Gracias al populismo energético, la expropiación de YPF –que no nos iba a costar nada y por la cual hasta le cobraríamos multas aRepsol- terminará con el desembolso de 5.000 millones de dólares por una administración que, habiendo heredado un país con autoabastecimiento y superávit en ese rubro, hoy tiene dificultades para pagar la cuenta de las importaciones de energía. El populismo energético subsidió el consumo de los sectores urbanos más acomodados -Capital y alrededores- mientras sacrificaba a los más pobres y al interés estratégico nacional en la materia, desestimulando la producción.
Al populismo del siglo XXI no le faltó su proyección internacional. La afición de la Presidente por el turismo revolucionario definió las prioridades. CFK tuvo su Mayo del 68 en París, se sumergió en los túneles del Vietcong y peregrinó a La Habana, mientras la Argentina iba ganando en irrelevancia internacional.
Toda la política de ”redistribución” oficial estuvo teñida de populismo. Por eso ha fracasado, y diez años de crecimiento a tasas chinas (por el solo hecho de vivir en el mundo) el Gobierno fue incapaz de transformarlo en desarrollo ni reducir la brecha social de modo significativo. Es más fácil dar subsidios que ofrecer servicios de calidad: educación, salud, seguridad. El Gobierno llenó los bolsillos de la gente transitoriamente mientras los chicos salen día a día más ignorantes de la escuela, la atención hospitalaria declina y la vida de la gente –a merced de la violencia delictiva y de la droga- cada vez tiene un valor menor.

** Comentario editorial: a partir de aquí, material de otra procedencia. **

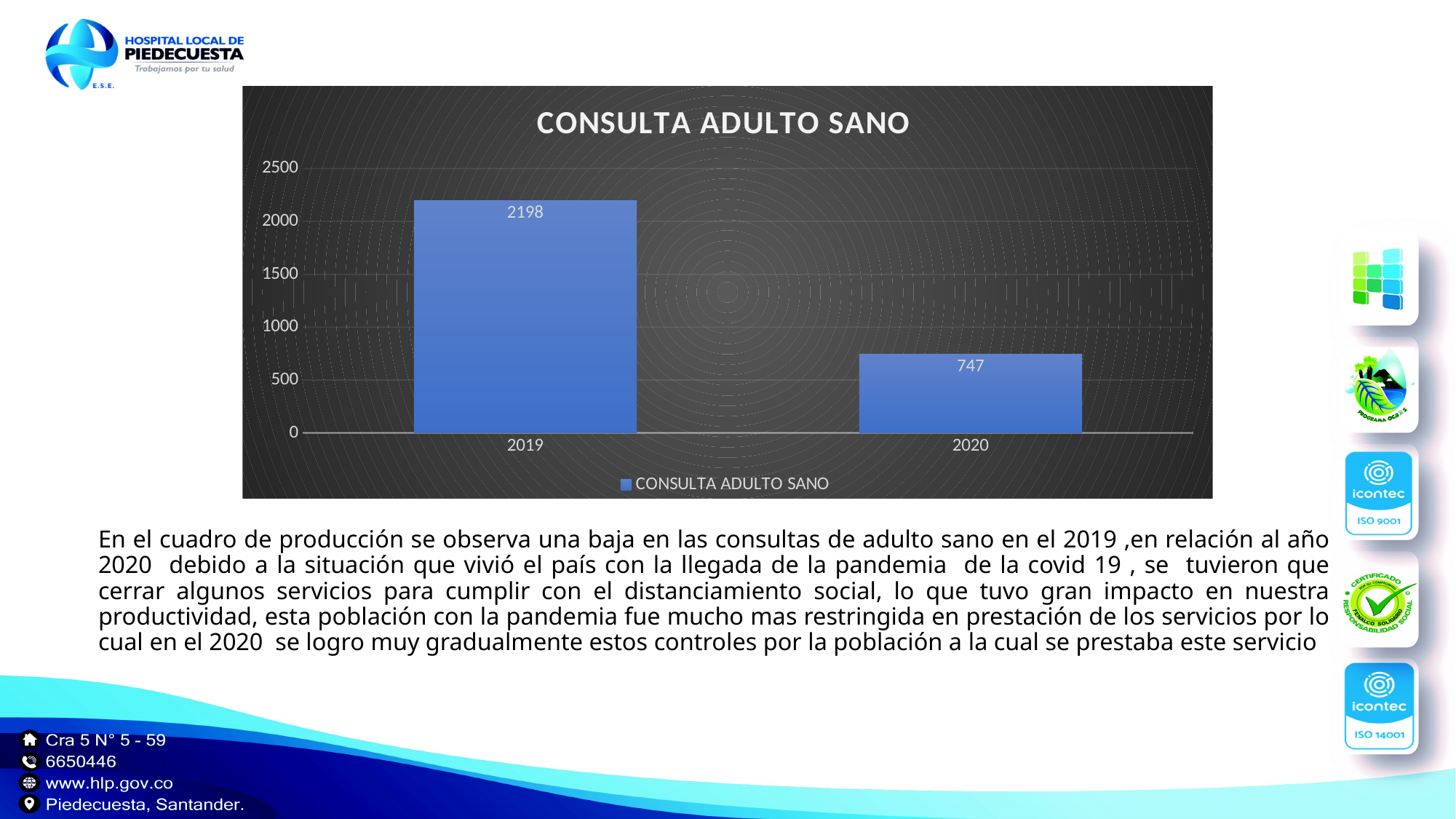
Which year has the highest value in the CONSULTA ADULTO SANO chart? 2019 Do the values rise or fall from 2019 to 2020 in the CONSULTA ADULTO SANO chart? Fall Is the value for 2020 in the CONSULTA ADULTO SANO chart greater or less than 1000? less Which year has the lowest value in the CONSULTA ADULTO SANO chart? 2020 Which is larger in the CONSULTA ADULTO SANO chart, the value for 2019 or the value for 2020? 2019 How many years are shown on the x axis of the CONSULTA ADULTO SANO chart? 2 What is the value for 2019 in the CONSULTA ADULTO SANO chart? 2198 What is the difference between the 2019 and 2020 values in the CONSULTA ADULTO SANO chart? 1451 What kind of chart is shown on the slide? Bar chart What is the value for 2020 in the CONSULTA ADULTO SANO chart? 747 How many series does the legend of the CONSULTA ADULTO SANO chart list? 1 Is the value for 2019 in the CONSULTA ADULTO SANO chart greater or less than 2000? greater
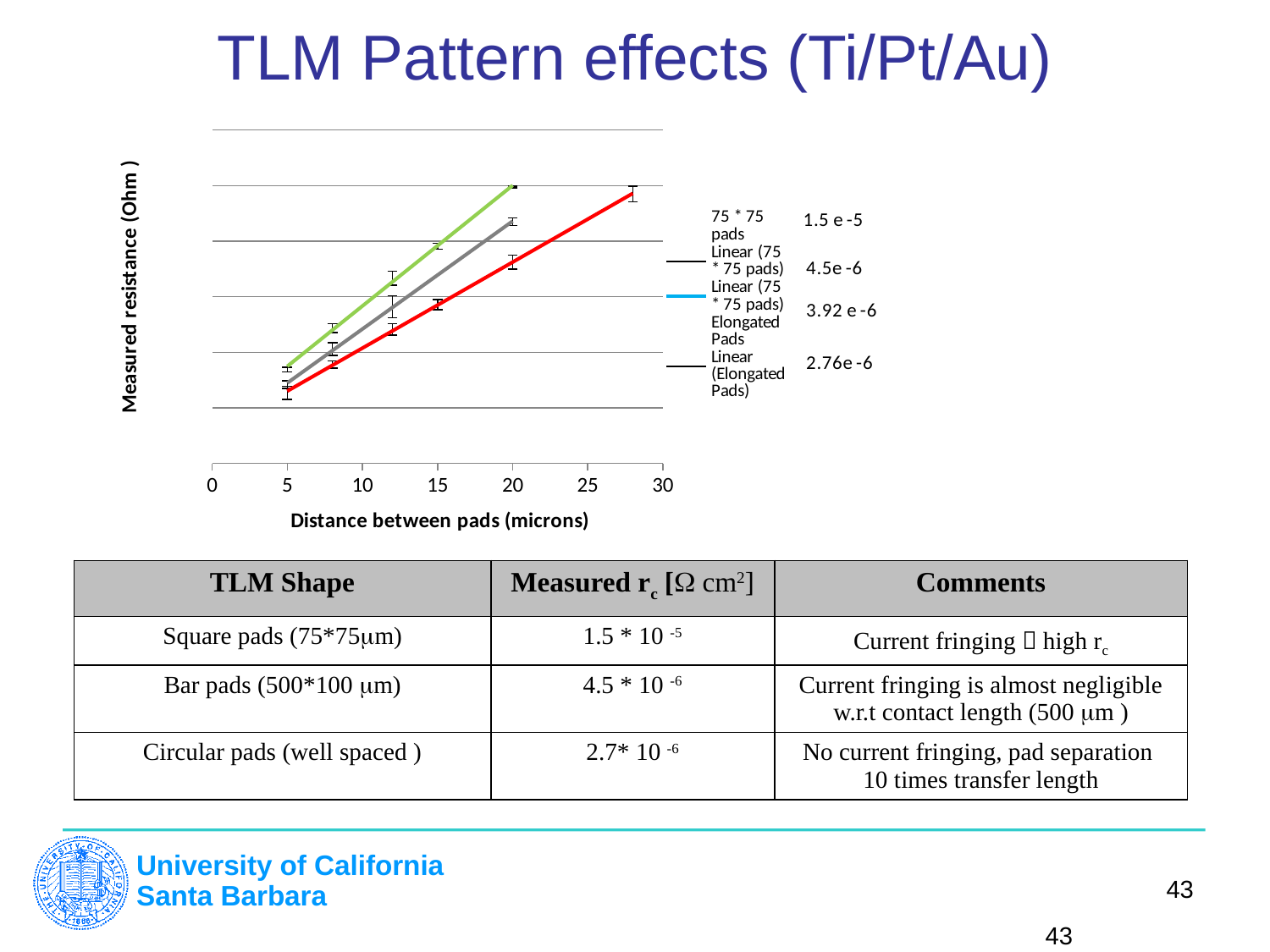
Do the measured resistance values rise or fall as the distance between pads increases? rise What value is printed beside the legend entry '75 * 75 pads'? 1.5 e -5 What is the largest tick value shown on the x axis of the chart? 30 What value is printed beside the legend entry 'Linear (Elongated Pads)'? 2.76e -6 Is the distance of the rightmost data point on the red line greater or less than 25 microns? greater What kind of chart is shown on the slide? line chart How many entries does the chart legend list? 5 How many fitted straight lines are drawn on the chart? 3 What is the label of the y axis of the chart? Measured resistance (Ohm) What is the label of the x axis of the chart? Distance between pads (microns)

El último parche anunciado por la Presidente, como cortina de humo para tapar la brutal devaluación y el ajuste que no tuvo más remedio que poner en marcha, lleva el pomposo nombre de Programa de Respaldo a Estudiantes de Argentina (Progresar), pero de programa no tiene nada y sólo es un nuevo subsidio: 600 pesos –devaluados- a jóvenes desocupados con la finalidad de que estudien. En teoría, suena bien. Sin embargo, el sociólogo Javier Auyero –insospechado de neoliberalismo-, aun concediendo que “no está mal otro programa de transferencia de dinero”, apuntó al rasgo esencialmente negativo de este tipo de asistencias. “El problema es que no se invierte en servicios no mercantilizados, como la salud pública, la educación y la vivienda”, dijo. “Estos programas –agregó- se han convertido en la principal estrategia para lidiar con la pobreza [pero], si bien compensan en algo a los más necesitados”, a la vez “están desconectados depolíticas redistributivas más permanentes, elemento constitutivo de cualquier sistema de protección social universalista”.
Es más fácil escrachar a comerciantes y empresarios que defender en serio el ingreso popular, diseñando, por ejemplo, una verdadera política antiinflacionaria.
Es más fácil y efectista anunciar nuevas dádivas que desarrollar un transporte público digno, apostar a la recuperación de la excelencia educativa o invertir en infraestructura hospitalaria.
Es más fácil designar al “campo” (uno de los sectores más dinámicos y competitivos del país) como enemigo que crear las condiciones de previsibilidad y confiabilidad que garantizarían mayores inversiones, y por ende más empleo y más productividad.
Una política antipopular por más votos que junte no deja de ser antipopular. El populismo -ayer de Néstor y hoy de Cristina- es hijo de la tiranía de lo inmediato que por cinco minutos de protagonismo soslayó en el largo plazo los intereses del Estado y de la Nación. Por eso, aun ganando elecciones, no deja de ser esencial, estructural y estratégicamente antipopular.
Salvo que creamos que el costo de tener un Estado que no ejerce el monopolio de la fuerza pública, pero que aspira a concentrar el (monopolio) de la opinión, que ahuyenta la inversión productiva, que no asegura servicios públicos eficientes, que ha dejado degradarse la educación hasta límites inimaginables, y que no ha cuidado nuestra moneda, lo pagan los “ricos” antes que los pobres.